Job —
Put the lines starting at the one that contains "Is the point at 16,462" and ending with the last line of the records into a numbered list, omitting blank lines and leaving out the pictures.

[Excerpt from a dataset]
— Begin —

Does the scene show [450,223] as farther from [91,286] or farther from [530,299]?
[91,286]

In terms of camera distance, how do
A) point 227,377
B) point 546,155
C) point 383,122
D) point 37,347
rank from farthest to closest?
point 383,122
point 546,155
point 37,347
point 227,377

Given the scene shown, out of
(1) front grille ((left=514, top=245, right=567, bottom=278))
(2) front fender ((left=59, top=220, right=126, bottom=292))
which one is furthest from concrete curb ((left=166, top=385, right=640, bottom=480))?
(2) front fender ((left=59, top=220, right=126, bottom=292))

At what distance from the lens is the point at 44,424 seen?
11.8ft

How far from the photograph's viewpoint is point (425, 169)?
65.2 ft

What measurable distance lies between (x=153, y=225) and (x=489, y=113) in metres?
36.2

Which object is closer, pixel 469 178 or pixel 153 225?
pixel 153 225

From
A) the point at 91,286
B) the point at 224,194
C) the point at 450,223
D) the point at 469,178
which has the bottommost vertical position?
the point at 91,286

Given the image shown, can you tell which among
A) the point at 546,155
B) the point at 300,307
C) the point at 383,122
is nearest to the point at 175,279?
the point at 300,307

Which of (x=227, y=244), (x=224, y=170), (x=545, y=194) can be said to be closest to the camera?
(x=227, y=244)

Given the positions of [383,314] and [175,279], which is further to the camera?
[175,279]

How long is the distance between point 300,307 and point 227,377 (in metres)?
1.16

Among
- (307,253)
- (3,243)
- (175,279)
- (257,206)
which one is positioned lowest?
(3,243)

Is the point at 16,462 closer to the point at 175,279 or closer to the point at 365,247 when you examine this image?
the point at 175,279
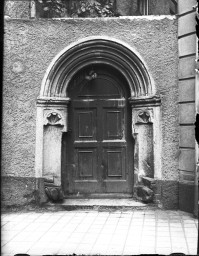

— End —

Response below —
1. Is the point at 16,462 closer to the point at 175,279 or closer to the point at 365,247 when you examine this image?
2. the point at 175,279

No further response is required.